In the larger conversation of gaining knowledge/talent, I think that AI is a paradox. In a perfect world of completely ethical AI training, I'm skeptical of how helpful it would be for writers who have not mastered their craft already. I've spent half my life learning about writing. I've read dozens of craft books, earned my MFA in writing popular fiction, attended workshops, hired developmental editors, attended conventions, and only in the last 2-3 years have I felt I've truly learned enough about novel writing to properly understand, manipulate, and break the “rules” or “conventions” of the craft. In short: if I had access to an ethical AI early in my career it would have more hindered than helped me because I would not have understood the depth of the knowledge presented to me.

Now, as someone who has mastered some aspects of the craft, I still don't use it because I don't need to. Nor do I even want to. Even if it saved me "time" in one phase of the process, I'd spend that time in other phases verifying the information that AI gave me. And I'd much rather pull 80,000 words out of my brain that have been formed into a plot that I created with characters that I like than change 80,000 words of an algo-generated novel so it's passing as "original." I suspect it's not as big as a time saver or as powerful of a writing tool as people thing.

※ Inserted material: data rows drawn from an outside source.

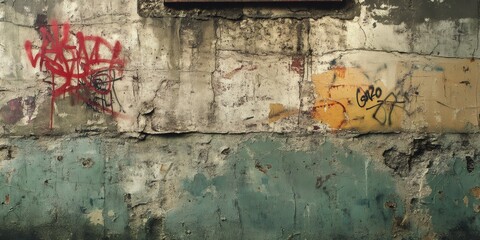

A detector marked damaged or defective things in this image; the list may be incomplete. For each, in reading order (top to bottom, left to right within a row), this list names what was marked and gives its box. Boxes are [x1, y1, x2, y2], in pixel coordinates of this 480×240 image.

rust stain [288, 55, 304, 75]
rust stain [268, 103, 298, 123]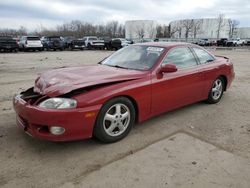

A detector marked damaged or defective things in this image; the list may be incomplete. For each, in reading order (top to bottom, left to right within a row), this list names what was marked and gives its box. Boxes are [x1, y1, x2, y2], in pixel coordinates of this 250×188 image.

crumpled hood [34, 65, 146, 97]
damaged red car [13, 42, 234, 142]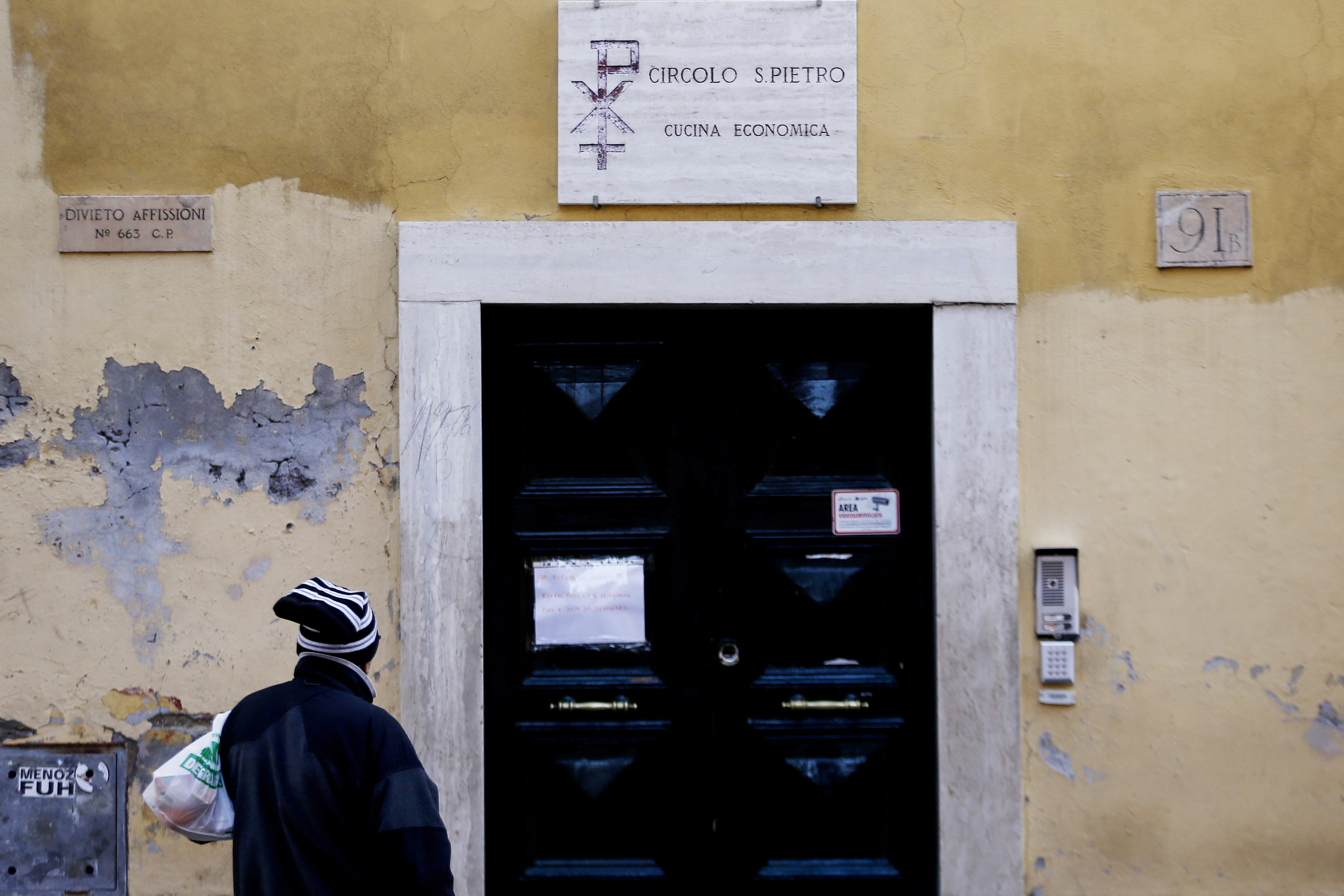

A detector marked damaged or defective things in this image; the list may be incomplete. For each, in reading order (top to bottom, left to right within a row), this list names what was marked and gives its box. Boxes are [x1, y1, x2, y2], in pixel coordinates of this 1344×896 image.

peeling plaster [38, 357, 373, 659]
peeling plaster [1034, 732, 1078, 779]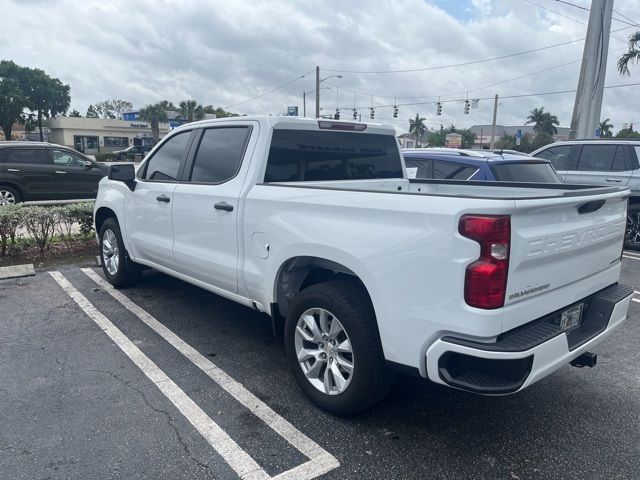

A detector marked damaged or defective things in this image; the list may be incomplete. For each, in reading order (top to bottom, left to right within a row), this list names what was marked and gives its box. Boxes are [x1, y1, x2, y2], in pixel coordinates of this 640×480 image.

parking lot crack [84, 368, 215, 476]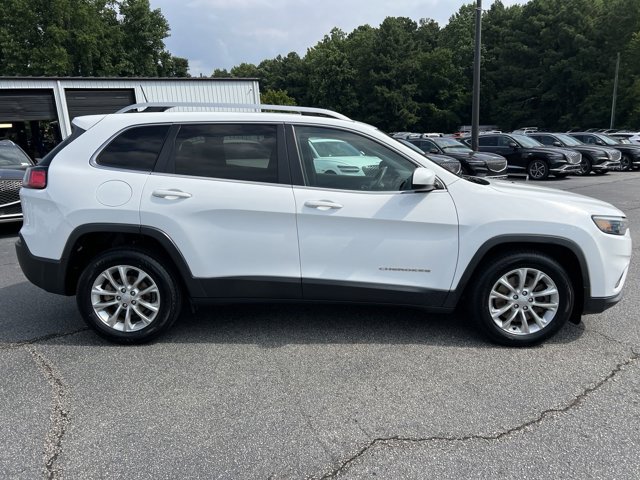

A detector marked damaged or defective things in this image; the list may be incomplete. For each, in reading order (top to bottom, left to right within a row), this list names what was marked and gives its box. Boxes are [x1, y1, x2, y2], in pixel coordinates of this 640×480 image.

crack in asphalt [0, 326, 90, 352]
crack in asphalt [25, 344, 70, 478]
crack in asphalt [314, 350, 640, 478]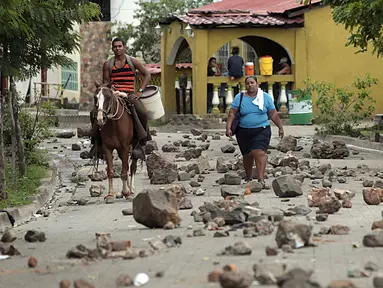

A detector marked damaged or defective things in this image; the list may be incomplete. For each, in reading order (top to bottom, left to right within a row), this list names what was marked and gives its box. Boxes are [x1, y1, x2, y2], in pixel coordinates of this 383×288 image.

damaged pavement [0, 125, 383, 286]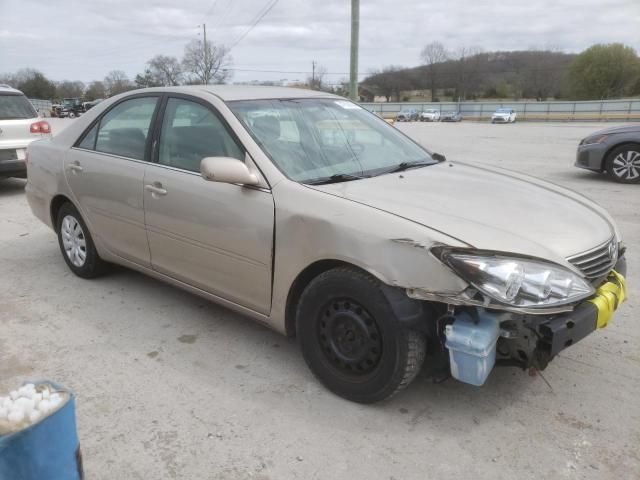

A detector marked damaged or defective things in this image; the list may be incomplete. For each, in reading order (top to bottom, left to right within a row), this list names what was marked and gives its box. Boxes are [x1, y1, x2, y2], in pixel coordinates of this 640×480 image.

damaged toyota camry [23, 86, 624, 402]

How many craft books are out there that provide analysis of the hero’s journey or detective PI structure? And yet, publishing remains an incredibly difficult field to break into and despite ready access to plot structures we’re not seeing a resurgence of the hero’s journey or hard boiled detective novels.

Again, I want to make it clear that these thought experiments exist in a vacuum and don’t take into account the other ethical concerns about AI’s impact on the environment, the theft of labor from other professionals, and the psychology behind why we consume art in the first place.